Some of Sommer’s late collages seem to be the visual equivalents of skipreading, another surrealist practice that he embraced and promoted. To perform a skipreading, Sommer “read aloud from an existing work selecting phrasing and words to create a new poetry that was still grounded in the original text.”[4]

Sommer, The Miser, 1991

Frederick Sommer, The Miser, 1991, collage of photomechanical reproductions of lithographic prints, National Gallery of Art, Gift of Frederick Sommer

A few of Sommer’s collages suggest a concealed message.

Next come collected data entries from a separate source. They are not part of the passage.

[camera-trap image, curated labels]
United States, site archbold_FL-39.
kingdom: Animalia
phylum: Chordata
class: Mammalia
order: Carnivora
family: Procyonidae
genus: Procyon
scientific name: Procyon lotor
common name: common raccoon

In The Miser, a hand about to be dipped into a sack evokes an old-fashioned money purse and is part of a circle made up of parts of the human gastrointestinal tract. The collage subtly suggests that the miser’s impulse to hoard wealth is antithetical to human biology, which dictates that nourishment must pass through our bodies without being able to stay there for very long.


[1] Quoted in Philadelphia College of Art, Frederick Sommer, 13.

[2] Frederick Sommer, “General Aesthetics, Part II,” originally written in 1979, reprinted in Sommer, Sommer. Words, 27.

[3] Max Ernst, Une semaine de bonté: A Surrealistic Novel in Collage, trans. Stanley Appelbaum (New York, 1976), viii. For more on Une semaine de bonté see also “Max Ernst, "Une semaine de bonté" — the Original Collages.” Musée d’Orsay, 2009.

[4] Nancy Solomon, “Frederick Sommer” in Amy Rule and Nancy Solomon, eds., Original Sources: Art and Archives at the Center for Creative Photography (Tucson, 2002), 184.